And the song "Strange Disaster" shows up again on The Manvils, in an altogether more confident and sinewy form. The advances made by the band in the last year are writ large in its flawless pulse and corrosive guitar work - due mainly to the introduction of drummer Jay Koenderman in late 2007 and a generally re-doubled work ethic on the part of everybody else. And Manville found a perfect foil in producer Ryan Dahle, who earlier was struck by the raw Manvil talent before finally bringing them home to Vancouver's Factory and recRoom studios.

"There was no way around working your ass off on this record because of Ryan Dahle," Manville states. “Practicing and songwriting every day, for eight months. We lived in this world where the only thing that mattered was the songs."

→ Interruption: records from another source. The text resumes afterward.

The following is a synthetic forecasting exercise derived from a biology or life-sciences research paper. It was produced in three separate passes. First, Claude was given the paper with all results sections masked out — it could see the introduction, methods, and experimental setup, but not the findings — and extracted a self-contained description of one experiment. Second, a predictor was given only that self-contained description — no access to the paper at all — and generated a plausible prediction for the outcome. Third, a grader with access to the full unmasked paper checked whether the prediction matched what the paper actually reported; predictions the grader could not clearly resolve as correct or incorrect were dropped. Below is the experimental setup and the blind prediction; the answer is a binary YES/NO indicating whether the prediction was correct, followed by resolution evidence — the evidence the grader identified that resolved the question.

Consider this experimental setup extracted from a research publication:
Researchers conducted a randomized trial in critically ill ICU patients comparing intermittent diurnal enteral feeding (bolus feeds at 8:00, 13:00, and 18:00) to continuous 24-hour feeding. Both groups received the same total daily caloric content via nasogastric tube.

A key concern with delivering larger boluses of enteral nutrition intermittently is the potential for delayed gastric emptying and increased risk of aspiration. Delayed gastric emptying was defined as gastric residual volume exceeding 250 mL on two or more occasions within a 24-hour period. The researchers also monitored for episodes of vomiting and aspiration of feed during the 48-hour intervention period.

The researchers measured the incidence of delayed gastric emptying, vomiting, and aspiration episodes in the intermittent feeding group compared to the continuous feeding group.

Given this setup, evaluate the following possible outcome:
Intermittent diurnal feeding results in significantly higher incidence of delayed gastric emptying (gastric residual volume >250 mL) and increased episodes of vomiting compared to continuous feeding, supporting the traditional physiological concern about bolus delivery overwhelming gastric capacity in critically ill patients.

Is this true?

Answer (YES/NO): NO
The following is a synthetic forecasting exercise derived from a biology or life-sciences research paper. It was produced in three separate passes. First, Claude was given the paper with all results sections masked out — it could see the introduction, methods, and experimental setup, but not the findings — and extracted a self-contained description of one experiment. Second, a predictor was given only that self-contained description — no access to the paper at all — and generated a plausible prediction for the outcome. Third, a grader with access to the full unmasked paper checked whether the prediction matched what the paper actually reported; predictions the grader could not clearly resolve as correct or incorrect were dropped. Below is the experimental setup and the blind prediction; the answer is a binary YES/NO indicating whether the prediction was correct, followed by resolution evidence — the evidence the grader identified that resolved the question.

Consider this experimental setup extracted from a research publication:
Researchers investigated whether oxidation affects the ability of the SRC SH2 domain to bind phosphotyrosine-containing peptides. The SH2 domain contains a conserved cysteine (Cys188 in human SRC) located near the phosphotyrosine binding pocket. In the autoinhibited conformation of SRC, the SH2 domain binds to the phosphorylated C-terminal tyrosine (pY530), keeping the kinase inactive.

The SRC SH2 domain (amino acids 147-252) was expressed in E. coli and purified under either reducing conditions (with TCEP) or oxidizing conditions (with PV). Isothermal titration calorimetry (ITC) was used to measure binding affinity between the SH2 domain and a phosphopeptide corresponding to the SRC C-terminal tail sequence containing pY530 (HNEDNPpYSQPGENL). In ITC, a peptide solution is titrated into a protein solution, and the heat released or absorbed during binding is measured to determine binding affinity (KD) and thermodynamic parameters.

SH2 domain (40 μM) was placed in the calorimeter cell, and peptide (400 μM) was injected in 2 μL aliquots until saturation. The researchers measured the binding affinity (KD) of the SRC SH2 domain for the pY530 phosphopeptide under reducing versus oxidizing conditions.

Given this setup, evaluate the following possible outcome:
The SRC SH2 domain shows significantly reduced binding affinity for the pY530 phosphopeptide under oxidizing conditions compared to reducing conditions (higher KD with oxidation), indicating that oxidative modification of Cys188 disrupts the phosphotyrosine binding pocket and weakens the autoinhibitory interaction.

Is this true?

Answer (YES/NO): NO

Out of Dahle's boot camp - songs were perfected, deconstructed, and built up all over again - comes the great leap forward of The Manvils, where the production is bright, tasteful, and loud enough to rattle all the right inner-ear bones, and the playing is textured and imaginative. Everybody is on point for The Manvils, starting with an implacable rhythm section that can sit in the pocket without ever leaning on the obvious, like in the swaggering 16ths of album opener "Good Luck Club". Or they can go wide, with bassist Greg Buhr lacing yawning counter-melodies throughout "Hollow Hands", and drummer Koenderman bringing the otherwise deliberate "Guillotine" to a boiling tumult of snare, toms, and violence.

In guitar world, Manville and his comrade Mark Parry go candy-store on The Manvils. "True Believers" brackets its lighter-than-air, Eagles-inspired choruses and quasi-Dylanesque poetics with a bruiser’s catalogue of anguished metallic sounds. By Manville's own reckoning, "Substation" is "Smithsy", thanks to Parry's inspired contribution. "It's very distinctive," Manville declares. "That's when you hear the Brit side of the band, and then it gets into a fight with the Americana voice."

In the gorgeous "Riverside", a keening guitar hook drifts in and out of the song, drenching atmosphere on Manville's curious references to science magazines and skeletons. Underneath the enigma, it's a love song to Mikey's wife, and in its autumnal feel the closest thing to Canadiana that the songwriter has ever come up with. "This is an important record for us and there's no more important person to me," Manville asserts. "And every rock 'n' roll album has to have a great love song. That's what I think."

"The Stoker" offers heraldic guitar riffs, "la la la" choruses, and more sideways hooks, which Manville characterizes as "Byrds-meets-Motorhead-meets-Thin Lizzy-meets-the Clash". It's the upbeat yin to the minatory yang of album closer "Passport", which sees Manville's cohorts haul out the melodrama for his ominous rumination on trouble every day, piling out of an extraordinary record with a deliciously melodic psyche out.

It's 35 minutes of deft, intelligent, passionate rock 'n' roll, and a triumph for everyone concerned.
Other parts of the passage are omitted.